[start of DATASET CONTENT]

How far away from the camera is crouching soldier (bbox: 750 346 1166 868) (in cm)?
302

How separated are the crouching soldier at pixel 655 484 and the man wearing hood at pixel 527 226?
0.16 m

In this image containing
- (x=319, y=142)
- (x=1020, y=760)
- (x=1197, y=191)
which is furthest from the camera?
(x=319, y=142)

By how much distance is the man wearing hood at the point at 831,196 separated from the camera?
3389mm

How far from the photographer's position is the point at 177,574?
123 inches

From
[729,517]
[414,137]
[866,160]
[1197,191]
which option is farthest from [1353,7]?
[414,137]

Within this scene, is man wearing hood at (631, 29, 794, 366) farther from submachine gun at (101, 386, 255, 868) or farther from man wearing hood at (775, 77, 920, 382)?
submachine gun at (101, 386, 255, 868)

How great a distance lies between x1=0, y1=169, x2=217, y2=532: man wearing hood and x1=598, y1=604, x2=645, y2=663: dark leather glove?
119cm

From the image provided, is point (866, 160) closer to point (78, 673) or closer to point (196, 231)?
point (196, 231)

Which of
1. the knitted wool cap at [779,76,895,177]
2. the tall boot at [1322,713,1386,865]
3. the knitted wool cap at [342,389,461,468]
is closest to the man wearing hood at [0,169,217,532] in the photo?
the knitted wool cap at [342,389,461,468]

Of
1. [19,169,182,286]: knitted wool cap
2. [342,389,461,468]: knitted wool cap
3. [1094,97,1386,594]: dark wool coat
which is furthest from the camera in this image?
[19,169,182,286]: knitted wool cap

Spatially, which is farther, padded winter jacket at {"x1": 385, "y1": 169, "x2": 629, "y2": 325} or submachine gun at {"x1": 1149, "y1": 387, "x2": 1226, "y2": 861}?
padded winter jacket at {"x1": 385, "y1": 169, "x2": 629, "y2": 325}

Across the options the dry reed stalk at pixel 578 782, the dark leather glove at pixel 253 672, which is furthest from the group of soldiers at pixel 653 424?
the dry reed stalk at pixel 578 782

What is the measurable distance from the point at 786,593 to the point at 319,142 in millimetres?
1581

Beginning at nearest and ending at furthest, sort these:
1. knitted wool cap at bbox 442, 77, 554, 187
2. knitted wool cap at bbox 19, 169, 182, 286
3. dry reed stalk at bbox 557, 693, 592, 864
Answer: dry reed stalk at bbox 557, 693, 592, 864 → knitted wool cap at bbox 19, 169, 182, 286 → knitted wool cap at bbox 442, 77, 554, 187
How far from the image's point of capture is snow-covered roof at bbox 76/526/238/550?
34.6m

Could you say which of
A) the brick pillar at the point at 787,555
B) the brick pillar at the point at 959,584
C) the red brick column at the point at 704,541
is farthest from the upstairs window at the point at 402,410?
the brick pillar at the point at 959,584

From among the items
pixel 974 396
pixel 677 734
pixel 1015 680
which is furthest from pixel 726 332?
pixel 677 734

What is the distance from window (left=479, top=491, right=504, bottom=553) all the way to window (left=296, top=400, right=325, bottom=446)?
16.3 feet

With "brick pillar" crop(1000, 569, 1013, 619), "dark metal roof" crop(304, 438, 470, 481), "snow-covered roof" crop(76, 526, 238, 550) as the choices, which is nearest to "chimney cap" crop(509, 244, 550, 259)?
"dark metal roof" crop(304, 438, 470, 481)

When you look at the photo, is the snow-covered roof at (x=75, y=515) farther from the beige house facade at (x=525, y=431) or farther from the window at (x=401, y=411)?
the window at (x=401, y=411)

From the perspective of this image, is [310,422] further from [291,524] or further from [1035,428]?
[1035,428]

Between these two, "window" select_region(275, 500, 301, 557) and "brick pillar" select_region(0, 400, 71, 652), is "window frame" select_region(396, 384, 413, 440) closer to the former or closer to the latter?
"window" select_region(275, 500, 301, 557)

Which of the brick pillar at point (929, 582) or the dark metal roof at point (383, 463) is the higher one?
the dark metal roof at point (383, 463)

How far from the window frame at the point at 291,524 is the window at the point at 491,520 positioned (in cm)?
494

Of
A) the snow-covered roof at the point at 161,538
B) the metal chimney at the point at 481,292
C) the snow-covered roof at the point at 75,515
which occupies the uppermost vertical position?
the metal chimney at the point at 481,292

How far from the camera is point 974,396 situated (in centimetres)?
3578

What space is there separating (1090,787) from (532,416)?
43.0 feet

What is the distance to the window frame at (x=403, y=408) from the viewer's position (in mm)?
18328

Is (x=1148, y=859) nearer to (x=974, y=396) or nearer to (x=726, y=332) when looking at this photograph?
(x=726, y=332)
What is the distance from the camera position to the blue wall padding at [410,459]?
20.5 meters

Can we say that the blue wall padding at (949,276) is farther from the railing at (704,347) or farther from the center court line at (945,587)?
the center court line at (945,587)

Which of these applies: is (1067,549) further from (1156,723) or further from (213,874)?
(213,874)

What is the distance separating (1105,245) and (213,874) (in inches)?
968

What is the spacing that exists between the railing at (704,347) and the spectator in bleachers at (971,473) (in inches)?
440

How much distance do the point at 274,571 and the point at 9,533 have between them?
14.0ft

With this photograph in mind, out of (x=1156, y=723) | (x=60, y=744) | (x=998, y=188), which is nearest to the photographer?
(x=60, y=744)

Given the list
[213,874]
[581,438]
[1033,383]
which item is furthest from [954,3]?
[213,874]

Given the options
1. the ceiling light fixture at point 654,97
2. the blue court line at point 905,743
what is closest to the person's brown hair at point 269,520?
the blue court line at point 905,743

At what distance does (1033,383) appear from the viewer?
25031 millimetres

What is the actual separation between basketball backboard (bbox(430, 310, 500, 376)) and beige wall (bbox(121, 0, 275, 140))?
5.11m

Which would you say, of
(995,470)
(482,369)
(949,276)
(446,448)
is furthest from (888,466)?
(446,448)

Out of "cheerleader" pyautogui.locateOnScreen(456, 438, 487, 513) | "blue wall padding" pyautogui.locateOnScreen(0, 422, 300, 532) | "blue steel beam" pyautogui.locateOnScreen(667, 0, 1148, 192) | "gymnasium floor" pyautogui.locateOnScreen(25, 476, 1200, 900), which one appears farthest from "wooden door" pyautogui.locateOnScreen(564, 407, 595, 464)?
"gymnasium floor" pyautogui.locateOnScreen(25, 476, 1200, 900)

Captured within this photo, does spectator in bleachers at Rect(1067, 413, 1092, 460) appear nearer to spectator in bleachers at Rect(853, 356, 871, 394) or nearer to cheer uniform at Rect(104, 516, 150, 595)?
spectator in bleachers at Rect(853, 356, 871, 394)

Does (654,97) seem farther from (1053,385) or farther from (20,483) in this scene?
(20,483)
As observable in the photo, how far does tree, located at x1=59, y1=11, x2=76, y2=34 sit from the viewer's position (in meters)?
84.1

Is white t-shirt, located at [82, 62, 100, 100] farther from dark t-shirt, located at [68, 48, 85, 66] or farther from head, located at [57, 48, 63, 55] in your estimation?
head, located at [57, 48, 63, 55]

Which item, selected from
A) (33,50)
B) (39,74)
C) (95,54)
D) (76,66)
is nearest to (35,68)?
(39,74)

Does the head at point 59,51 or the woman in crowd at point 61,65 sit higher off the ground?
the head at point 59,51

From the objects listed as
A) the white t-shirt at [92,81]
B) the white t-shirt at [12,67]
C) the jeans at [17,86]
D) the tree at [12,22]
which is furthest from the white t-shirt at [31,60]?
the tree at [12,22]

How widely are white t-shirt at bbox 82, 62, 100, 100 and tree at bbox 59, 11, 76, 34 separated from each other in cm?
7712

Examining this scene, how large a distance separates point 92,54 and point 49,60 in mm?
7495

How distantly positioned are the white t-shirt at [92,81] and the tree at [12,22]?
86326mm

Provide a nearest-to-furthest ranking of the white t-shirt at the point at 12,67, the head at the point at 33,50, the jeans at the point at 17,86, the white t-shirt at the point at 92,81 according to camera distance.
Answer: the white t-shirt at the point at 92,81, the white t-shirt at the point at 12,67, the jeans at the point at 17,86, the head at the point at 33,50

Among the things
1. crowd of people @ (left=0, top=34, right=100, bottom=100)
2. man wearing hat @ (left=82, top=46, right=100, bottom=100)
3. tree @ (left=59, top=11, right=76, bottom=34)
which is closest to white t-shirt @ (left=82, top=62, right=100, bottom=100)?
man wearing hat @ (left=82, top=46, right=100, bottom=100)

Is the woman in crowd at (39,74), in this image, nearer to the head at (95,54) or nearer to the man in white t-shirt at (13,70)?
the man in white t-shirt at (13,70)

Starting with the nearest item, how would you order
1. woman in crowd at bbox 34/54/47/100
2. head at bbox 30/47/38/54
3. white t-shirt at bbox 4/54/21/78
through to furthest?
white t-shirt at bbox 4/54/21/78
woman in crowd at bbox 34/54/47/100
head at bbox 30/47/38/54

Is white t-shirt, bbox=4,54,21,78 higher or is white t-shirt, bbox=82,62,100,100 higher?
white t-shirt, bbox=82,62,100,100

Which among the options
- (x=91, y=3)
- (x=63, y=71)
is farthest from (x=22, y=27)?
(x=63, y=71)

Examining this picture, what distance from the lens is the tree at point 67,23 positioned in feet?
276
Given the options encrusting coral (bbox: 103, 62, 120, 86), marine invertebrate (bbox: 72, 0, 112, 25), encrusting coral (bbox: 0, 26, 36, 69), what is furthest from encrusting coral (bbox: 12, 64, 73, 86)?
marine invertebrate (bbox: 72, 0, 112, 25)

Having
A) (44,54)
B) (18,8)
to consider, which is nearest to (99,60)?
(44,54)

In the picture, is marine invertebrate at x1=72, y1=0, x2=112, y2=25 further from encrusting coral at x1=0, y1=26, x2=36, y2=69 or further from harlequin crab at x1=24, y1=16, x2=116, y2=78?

[end of DATASET CONTENT]

**THE EXERCISE:** In the entries above, take the line containing "Among the things" and each later line through the last, and repeat them exactly. Output nothing else.

**SOLUTION FOR THIS TASK:**
Among the things
1. crowd of people @ (left=0, top=34, right=100, bottom=100)
2. man wearing hat @ (left=82, top=46, right=100, bottom=100)
3. tree @ (left=59, top=11, right=76, bottom=34)
which is closest to white t-shirt @ (left=82, top=62, right=100, bottom=100)?
man wearing hat @ (left=82, top=46, right=100, bottom=100)

Is the woman in crowd at (39,74), in this image, nearer to the head at (95,54) or nearer to the man in white t-shirt at (13,70)?
the man in white t-shirt at (13,70)

Starting with the nearest item, how would you order
1. woman in crowd at bbox 34/54/47/100
2. head at bbox 30/47/38/54
3. white t-shirt at bbox 4/54/21/78
through to furthest?
white t-shirt at bbox 4/54/21/78
woman in crowd at bbox 34/54/47/100
head at bbox 30/47/38/54

Is white t-shirt, bbox=4,54,21,78 higher or is white t-shirt, bbox=82,62,100,100 higher?
white t-shirt, bbox=82,62,100,100

Which among the options
- (x=91, y=3)
- (x=63, y=71)
is farthest from (x=22, y=27)?
(x=63, y=71)

Examining this picture, what distance from the lens is the tree at point 67,23 positioned in feet?
276
Given the options encrusting coral (bbox: 103, 62, 120, 86), marine invertebrate (bbox: 72, 0, 112, 25), encrusting coral (bbox: 0, 26, 36, 69), what is furthest from encrusting coral (bbox: 12, 64, 73, 86)?
marine invertebrate (bbox: 72, 0, 112, 25)

Having
A) (44,54)
B) (18,8)
to consider, which is nearest to (99,60)?
(44,54)

In the picture, is marine invertebrate at x1=72, y1=0, x2=112, y2=25 further from encrusting coral at x1=0, y1=26, x2=36, y2=69 or further from harlequin crab at x1=24, y1=16, x2=116, y2=78?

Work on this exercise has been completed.